Rows of spatial question data:

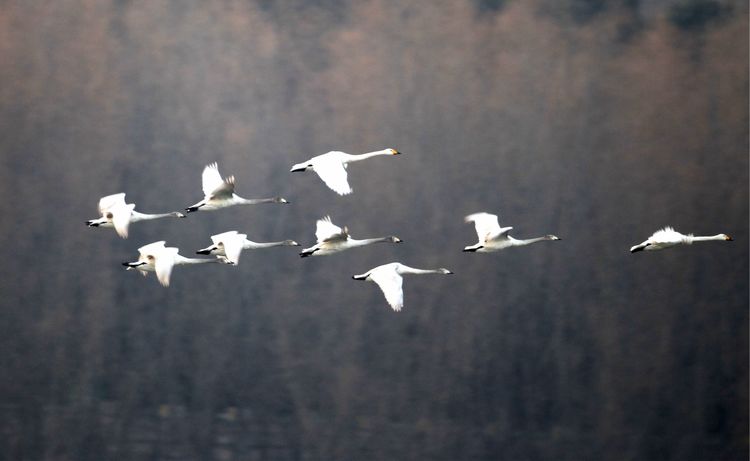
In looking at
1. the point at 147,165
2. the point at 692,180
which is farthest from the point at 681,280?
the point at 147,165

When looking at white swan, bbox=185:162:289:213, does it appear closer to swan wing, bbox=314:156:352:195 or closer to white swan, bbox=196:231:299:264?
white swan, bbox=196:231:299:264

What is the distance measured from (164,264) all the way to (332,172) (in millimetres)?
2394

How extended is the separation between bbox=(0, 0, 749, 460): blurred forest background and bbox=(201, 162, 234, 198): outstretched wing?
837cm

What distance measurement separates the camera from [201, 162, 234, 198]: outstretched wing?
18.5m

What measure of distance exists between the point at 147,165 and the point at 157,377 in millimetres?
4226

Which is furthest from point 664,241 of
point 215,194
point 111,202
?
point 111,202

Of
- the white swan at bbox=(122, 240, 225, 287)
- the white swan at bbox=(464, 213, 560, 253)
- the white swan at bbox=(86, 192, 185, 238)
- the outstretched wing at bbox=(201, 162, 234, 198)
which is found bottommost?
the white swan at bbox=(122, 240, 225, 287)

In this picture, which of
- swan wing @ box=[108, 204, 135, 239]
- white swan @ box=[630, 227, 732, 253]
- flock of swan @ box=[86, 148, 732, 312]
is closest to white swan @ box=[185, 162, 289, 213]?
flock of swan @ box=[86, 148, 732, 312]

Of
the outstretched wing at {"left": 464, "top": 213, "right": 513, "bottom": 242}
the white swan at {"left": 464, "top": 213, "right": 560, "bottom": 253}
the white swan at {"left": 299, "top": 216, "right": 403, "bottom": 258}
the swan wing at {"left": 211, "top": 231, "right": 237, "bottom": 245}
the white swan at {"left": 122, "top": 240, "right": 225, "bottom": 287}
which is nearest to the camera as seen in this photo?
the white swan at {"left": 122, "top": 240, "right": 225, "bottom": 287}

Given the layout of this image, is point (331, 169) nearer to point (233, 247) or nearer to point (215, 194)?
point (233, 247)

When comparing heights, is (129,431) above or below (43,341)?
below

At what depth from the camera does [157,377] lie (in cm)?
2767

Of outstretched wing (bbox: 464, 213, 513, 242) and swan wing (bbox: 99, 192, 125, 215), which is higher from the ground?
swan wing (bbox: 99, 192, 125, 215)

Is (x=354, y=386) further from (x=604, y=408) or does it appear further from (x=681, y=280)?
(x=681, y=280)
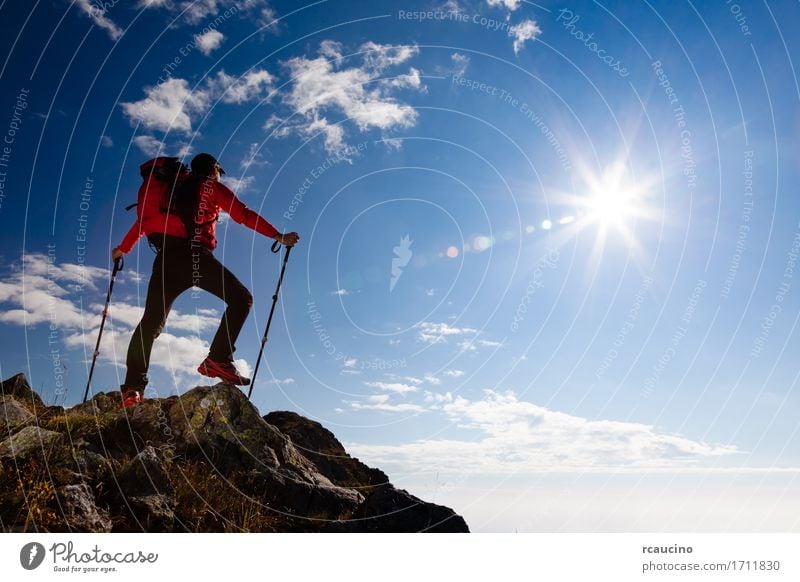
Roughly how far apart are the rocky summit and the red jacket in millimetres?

**Aim:** Leave out all pictures and retype precisely the lines that run from the line containing "What distance measurement" to the last line of the records.

**Finished task:**
What distance measurement separates the camera from [201, 162, 234, 198]: outstretched wing?
18.5m

What measure of distance exists between the point at 147,165 and the point at 157,377 in millimetres?
4226

Which is furthest from point 664,241 of
point 215,194
point 111,202
?
point 111,202

Of
- the white swan at bbox=(122, 240, 225, 287)
- the white swan at bbox=(464, 213, 560, 253)
- the white swan at bbox=(86, 192, 185, 238)
- the outstretched wing at bbox=(201, 162, 234, 198)
which is found bottommost?
the white swan at bbox=(122, 240, 225, 287)

In this picture, which of
- swan wing @ box=[108, 204, 135, 239]
- white swan @ box=[630, 227, 732, 253]
- flock of swan @ box=[86, 148, 732, 312]
is closest to white swan @ box=[185, 162, 289, 213]?
flock of swan @ box=[86, 148, 732, 312]

Of
the outstretched wing at {"left": 464, "top": 213, "right": 513, "bottom": 242}
the white swan at {"left": 464, "top": 213, "right": 560, "bottom": 253}
the white swan at {"left": 299, "top": 216, "right": 403, "bottom": 258}
the swan wing at {"left": 211, "top": 231, "right": 237, "bottom": 245}
the white swan at {"left": 122, "top": 240, "right": 225, "bottom": 287}
which is nearest to the camera as seen in this photo?
the white swan at {"left": 122, "top": 240, "right": 225, "bottom": 287}

Given the layout of this image, is point (331, 169) nearer to point (233, 247) or nearer to point (215, 194)?
point (233, 247)

When comparing heights, is (129,431) above or below (43,341)?
below

At what depth from the camera does [157,377] lie (in cm)?
2767

Of outstretched wing (bbox: 464, 213, 513, 242) and swan wing (bbox: 99, 192, 125, 215), which is higher from the ground?
swan wing (bbox: 99, 192, 125, 215)

Is (x=354, y=386) further from (x=604, y=408) or does it appear further from (x=681, y=280)?
(x=681, y=280)
Roughly how far apart are the rocky summit and the red jacket in millimetres?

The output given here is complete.